Visitors to Columbus June 29 included 13 women and 12 men, representing 16 countries and diverse professional fields including healthcare, law, journalism, social services, human rights and public administration. The Mandela Washington Fellowship is sponsored by the U.S. Department of State and brings 700 leaders, age 25-35, from Africa to complete a six-week academic and experiential learning course throughout institutions in the U.S.
Last week’s visit was the third year the group has come to Columbus. The leaders learned about rural city management, healthcare, the dairy industry and agriculture. Along with the session at city hall, the tour included stops at Columbus Community Hospital and the Sassy Cow Farm and Creamery.
Rose Mary Nakame, from Uganda, said she enjoyed Columbus’ small-town charm. Nakame works as a healthcare advocate in her home country where more than 67 percent of the population lives in poverty.

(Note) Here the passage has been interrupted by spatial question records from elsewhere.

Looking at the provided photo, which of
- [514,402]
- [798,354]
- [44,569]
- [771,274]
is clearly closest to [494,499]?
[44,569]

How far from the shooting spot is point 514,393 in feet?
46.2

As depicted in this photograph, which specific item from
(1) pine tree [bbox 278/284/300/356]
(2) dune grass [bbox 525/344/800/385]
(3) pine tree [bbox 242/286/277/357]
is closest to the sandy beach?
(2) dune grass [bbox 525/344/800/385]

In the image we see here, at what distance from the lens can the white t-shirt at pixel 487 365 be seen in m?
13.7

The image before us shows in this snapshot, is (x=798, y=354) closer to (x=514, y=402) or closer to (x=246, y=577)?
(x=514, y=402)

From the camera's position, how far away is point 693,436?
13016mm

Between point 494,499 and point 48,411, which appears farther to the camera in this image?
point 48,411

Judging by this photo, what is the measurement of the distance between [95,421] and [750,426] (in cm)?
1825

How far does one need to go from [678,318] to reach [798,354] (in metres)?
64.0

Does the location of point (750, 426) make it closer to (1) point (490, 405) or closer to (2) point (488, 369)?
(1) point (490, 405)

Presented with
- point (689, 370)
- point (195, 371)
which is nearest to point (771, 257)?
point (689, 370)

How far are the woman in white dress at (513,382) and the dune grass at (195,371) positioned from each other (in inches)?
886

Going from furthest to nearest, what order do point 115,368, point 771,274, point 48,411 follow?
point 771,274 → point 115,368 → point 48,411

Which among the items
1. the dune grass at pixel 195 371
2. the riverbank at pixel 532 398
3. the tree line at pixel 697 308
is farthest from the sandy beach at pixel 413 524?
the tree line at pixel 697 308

The leaders were very curious about rural Wisconsin life and asked many questions about Columbus’ government, social services and crime. Peter Kaland, representing the historical society, said Columbus is known as a very safe community. Kaland is also a former city mayor and council member.
“In the more than 50 years I’ve been here, I can recall two murders,” Kaland said.

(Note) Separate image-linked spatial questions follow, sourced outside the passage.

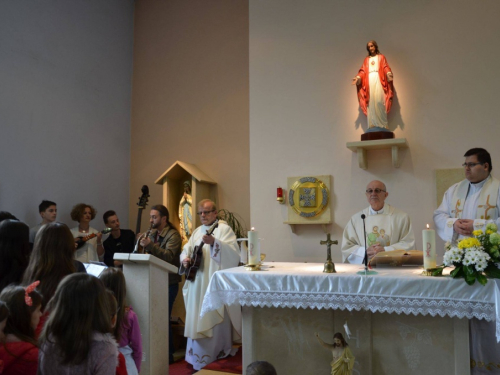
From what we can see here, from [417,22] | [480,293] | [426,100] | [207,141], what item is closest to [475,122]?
[426,100]

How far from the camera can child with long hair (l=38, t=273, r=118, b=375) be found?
1.94m

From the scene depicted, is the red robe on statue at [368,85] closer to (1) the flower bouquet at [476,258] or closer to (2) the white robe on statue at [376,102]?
(2) the white robe on statue at [376,102]

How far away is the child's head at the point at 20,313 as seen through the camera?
2109mm

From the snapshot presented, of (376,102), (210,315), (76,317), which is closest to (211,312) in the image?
(210,315)

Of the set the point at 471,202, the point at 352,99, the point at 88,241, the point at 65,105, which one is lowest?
the point at 88,241

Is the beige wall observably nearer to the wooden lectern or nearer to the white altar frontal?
the wooden lectern

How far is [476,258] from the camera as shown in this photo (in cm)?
308

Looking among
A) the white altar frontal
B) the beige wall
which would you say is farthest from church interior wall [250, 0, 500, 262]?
the white altar frontal

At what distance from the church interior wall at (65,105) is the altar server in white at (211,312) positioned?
8.49 ft

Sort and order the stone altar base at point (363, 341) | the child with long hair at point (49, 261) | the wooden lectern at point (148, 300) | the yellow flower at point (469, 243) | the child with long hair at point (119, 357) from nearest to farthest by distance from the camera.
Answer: the child with long hair at point (119, 357), the child with long hair at point (49, 261), the yellow flower at point (469, 243), the stone altar base at point (363, 341), the wooden lectern at point (148, 300)

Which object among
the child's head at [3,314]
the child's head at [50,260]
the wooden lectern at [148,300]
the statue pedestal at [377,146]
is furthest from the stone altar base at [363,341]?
the statue pedestal at [377,146]

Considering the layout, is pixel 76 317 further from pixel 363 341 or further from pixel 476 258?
pixel 476 258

Acting Police Chief Dennis Weiner said while violent crime is low in Columbus, the city is grappling with a growing opioid drug problem, similar to other small Midwest communities.
Library Director Cindy Fesemyer said the city follows a comprehensive plan which outlines growth initiatives for the next 10 years and beyond. She said Columbus is currently working on updating the plan.
In the emergency management portion, some of the young leaders were fascinated by tornadoes, which don’t occur often in most parts of Africa.
The June 29 listening session was an ideal opportunity to find connections between Columbus and Africa, especially its rural areas.
Zambian fellow Liswaniso Chisela Kabwela is a chief community development officer who manages a wide-range of programs, some in rural areas, including sports for development programs, vocational skills training, library administration and adult literacy classes. Similarly, Edosa Shawn Idada of Nigeria is a special assistant in the House of Representatives and works with lawmakers to create and implement policies that improve the lives of people, especially in rural areas.
Idada chose rural representation because he grew up in a rural area and “has experienced firsthand the poor living conditions of people living in the rural areas” of Nigeria.
Overall, last week’s session and tour of the Columbus area was an enlightening experience for the young African fellows. Meagan Doll, Operations Director for UW-Madison’s African Studies Program, said Columbus could serve as a visiting spot for the African leaders for years to come.
Magessa Deogratias George, who serves as a teacher in Tanzania, thanked Columbus for its hospitality and city leaders for holding the listening session.
“On behalf of my fellow Mandela Washington leaders, I thank you very much,” George said. “Thank you for the wonderful session. You covered everything I wanted to hear about. Thank you for doing an amazing job.”